=== Task item ===
The records below need to come back exactly as they are, pictures omitted.

Provided material Start Marker

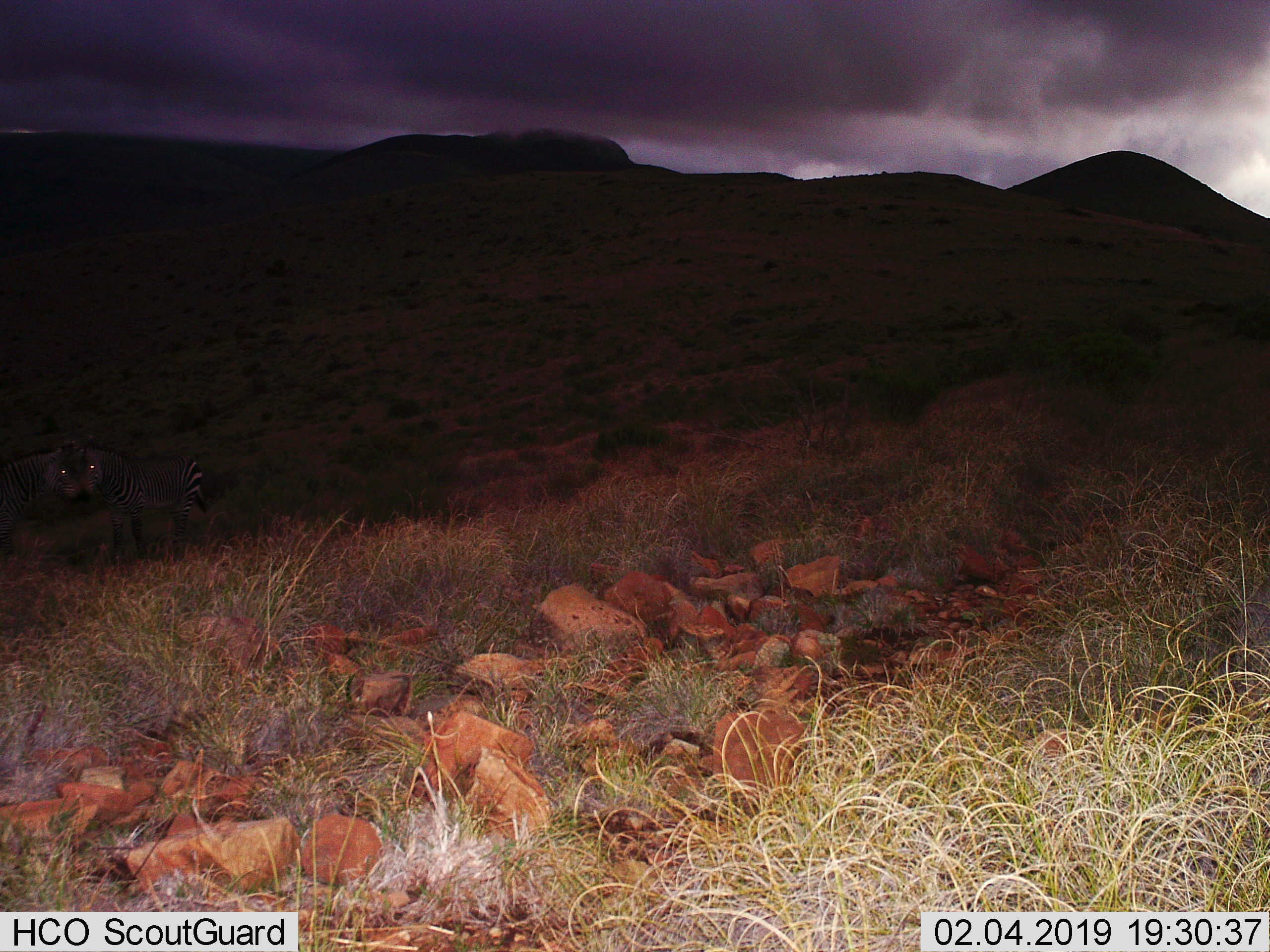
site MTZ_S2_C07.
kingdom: Animalia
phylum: Chordata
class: Mammalia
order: Perissodactyla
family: Equidae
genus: Equus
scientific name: Equus zebra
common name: mountain zebra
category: zebramountain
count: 2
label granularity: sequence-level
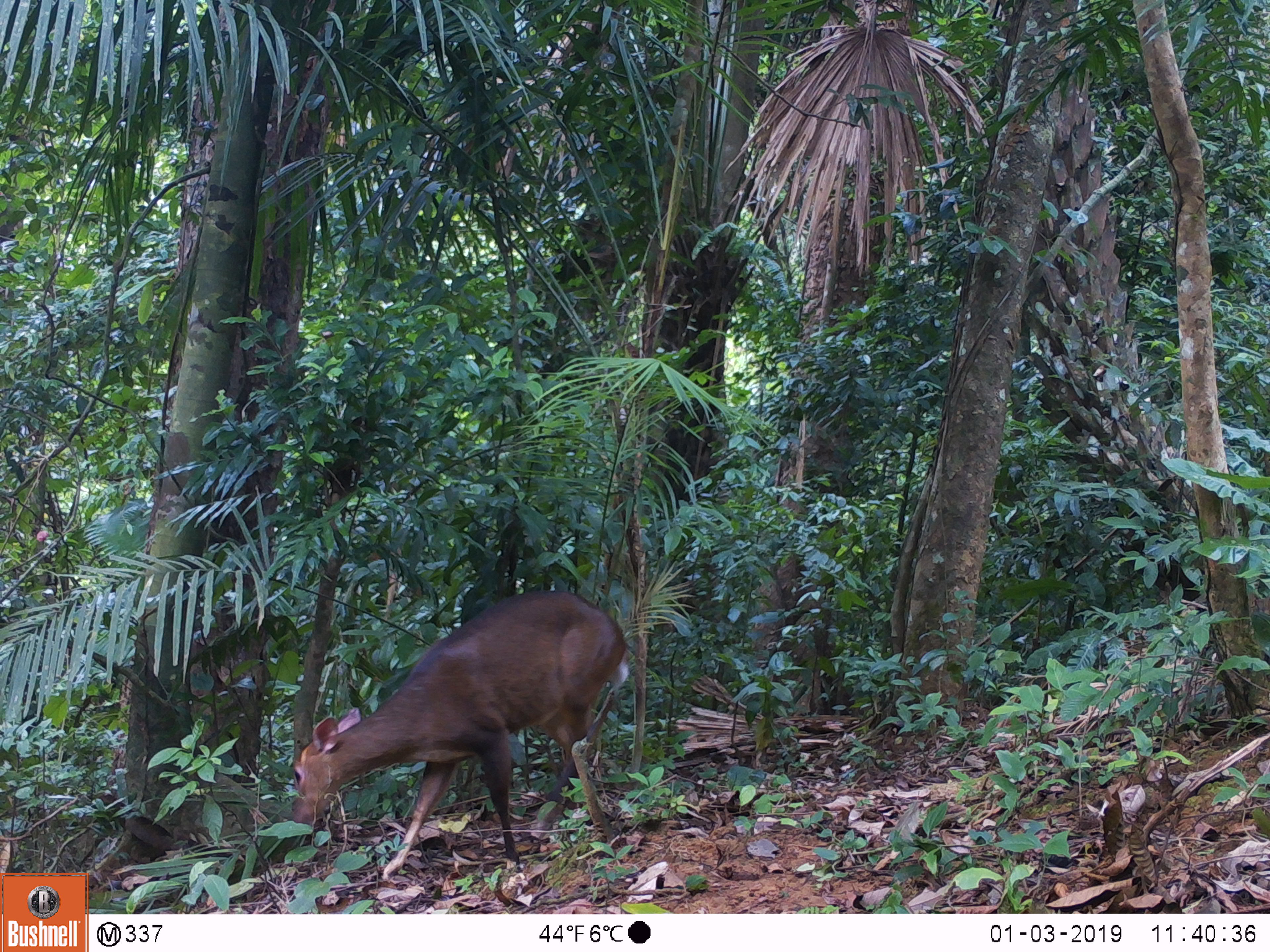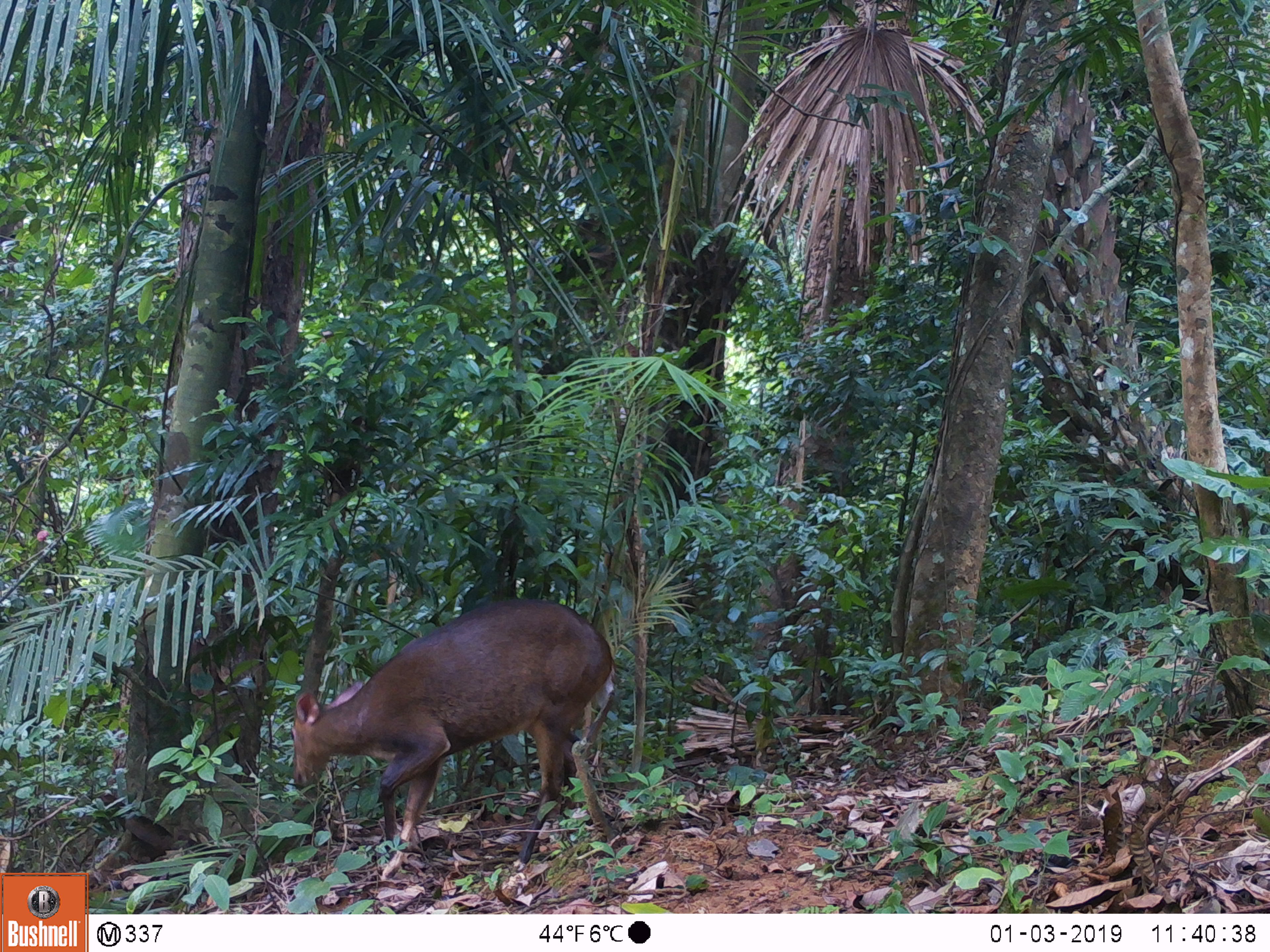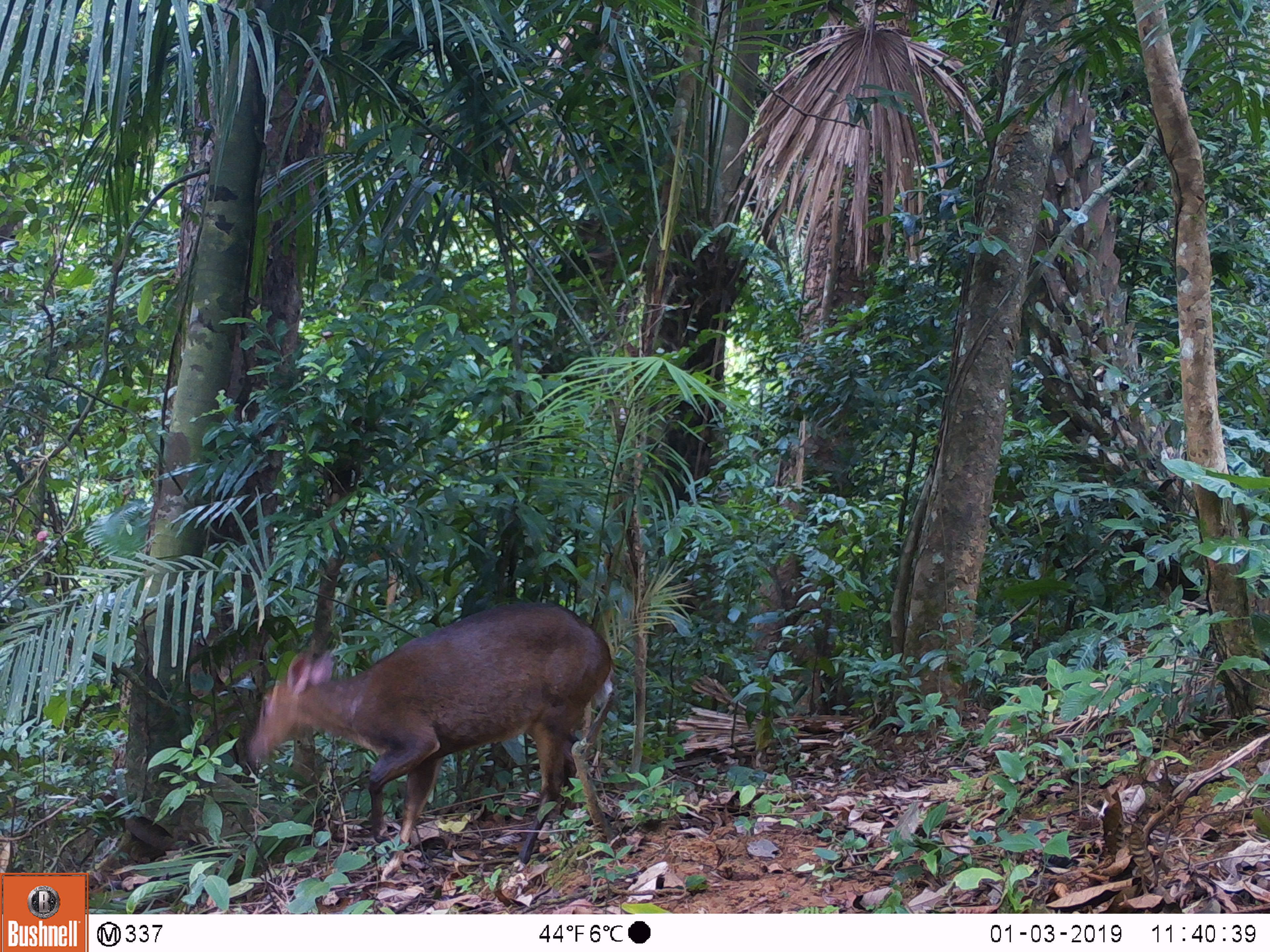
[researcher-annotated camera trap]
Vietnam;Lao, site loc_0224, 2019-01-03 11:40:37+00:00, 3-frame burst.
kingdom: Animalia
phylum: Chordata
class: Mammalia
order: Artiodactyla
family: Cervidae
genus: Muntiacus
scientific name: Muntiacus vuquangensis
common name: large-antlered muntjac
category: large antlered muntjac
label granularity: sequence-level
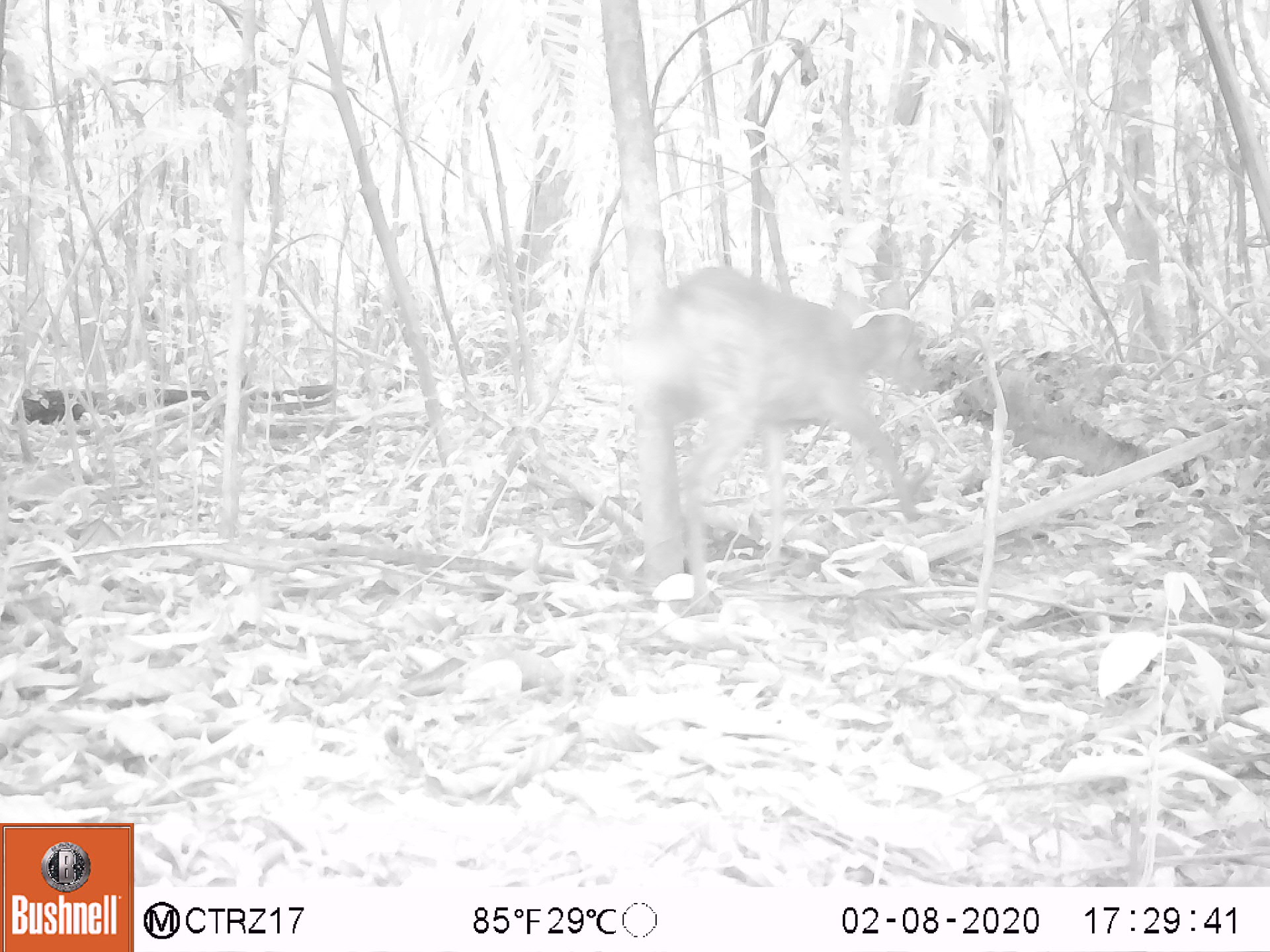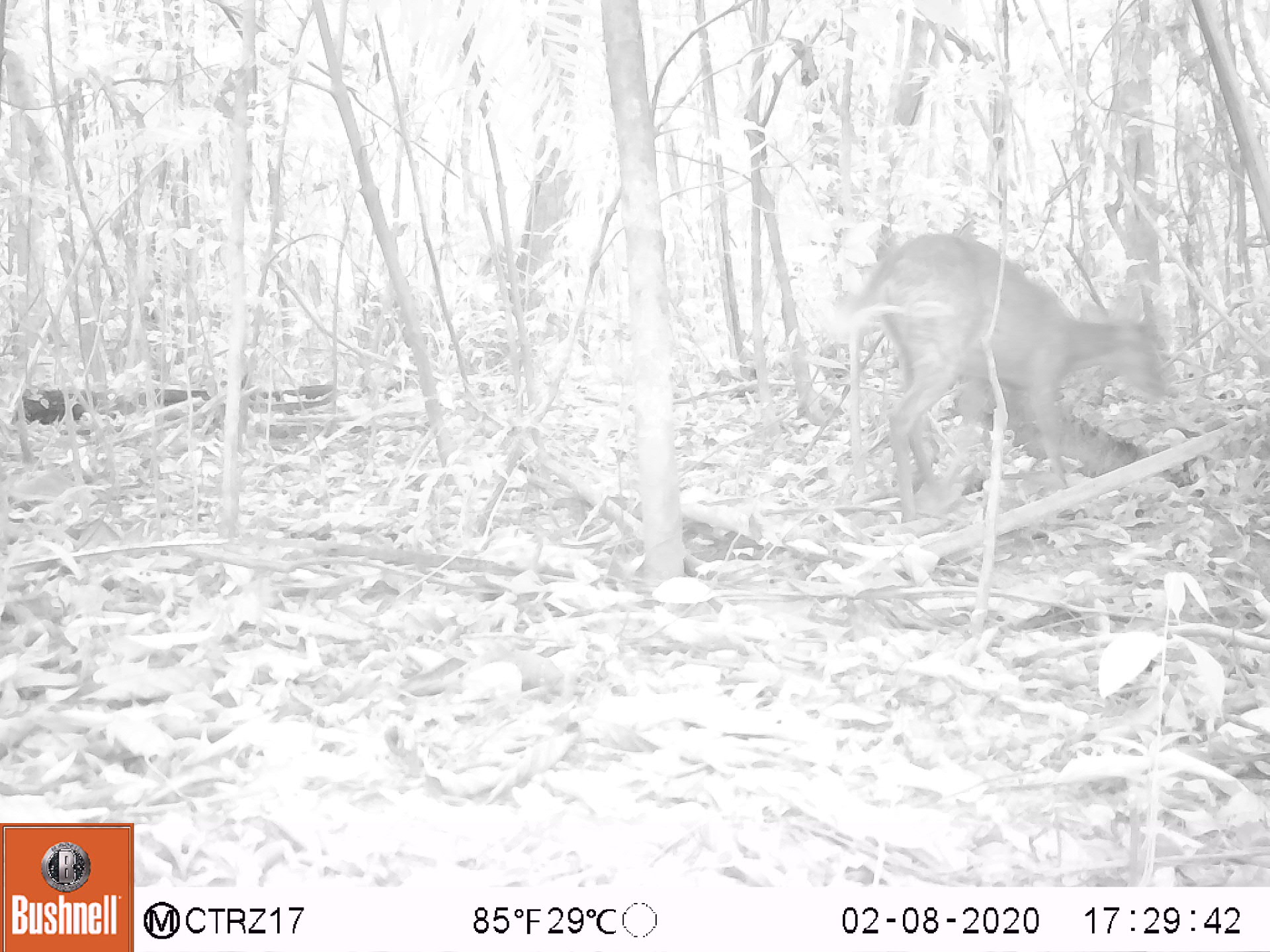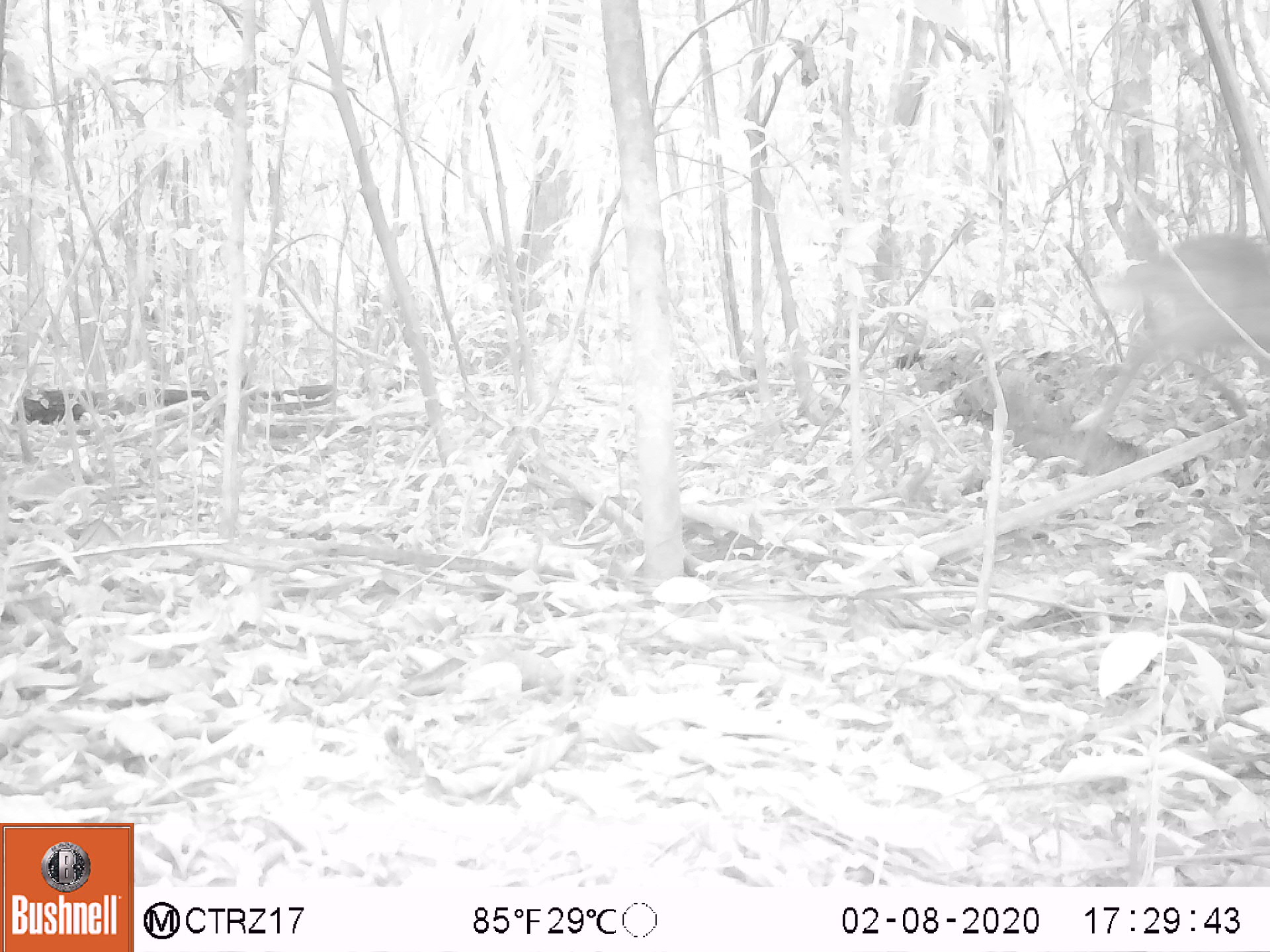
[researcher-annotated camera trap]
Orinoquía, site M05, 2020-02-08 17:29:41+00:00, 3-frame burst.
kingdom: Animalia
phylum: Chordata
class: Mammalia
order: Artiodactyla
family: Cervidae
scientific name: Cervidae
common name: deer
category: unknown cervid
Unknown cervid (deer) (Cervidae).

Provided material End Marker

=== Solution below ===
site MTZ_S2_C07.
kingdom: Animalia
phylum: Chordata
class: Mammalia
order: Perissodactyla
family: Equidae
genus: Equus
scientific name: Equus zebra
common name: mountain zebra
category: zebramountain
count: 2
label granularity: sequence-level
[researcher-annotated camera trap]
Vietnam;Lao, site loc_0224, 2019-01-03 11:40:37+00:00, 3-frame burst.
kingdom: Animalia
phylum: Chordata
class: Mammalia
order: Artiodactyla
family: Cervidae
genus: Muntiacus
scientific name: Muntiacus vuquangensis
common name: large-antlered muntjac
category: large antlered muntjac
label granularity: sequence-level
[researcher-annotated camera trap]
Orinoquía, site M05, 2020-02-08 17:29:41+00:00, 3-frame burst.
kingdom: Animalia
phylum: Chordata
class: Mammalia
order: Artiodactyla
family: Cervidae
scientific name: Cervidae
common name: deer
category: unknown cervid
Unknown cervid (deer) (Cervidae).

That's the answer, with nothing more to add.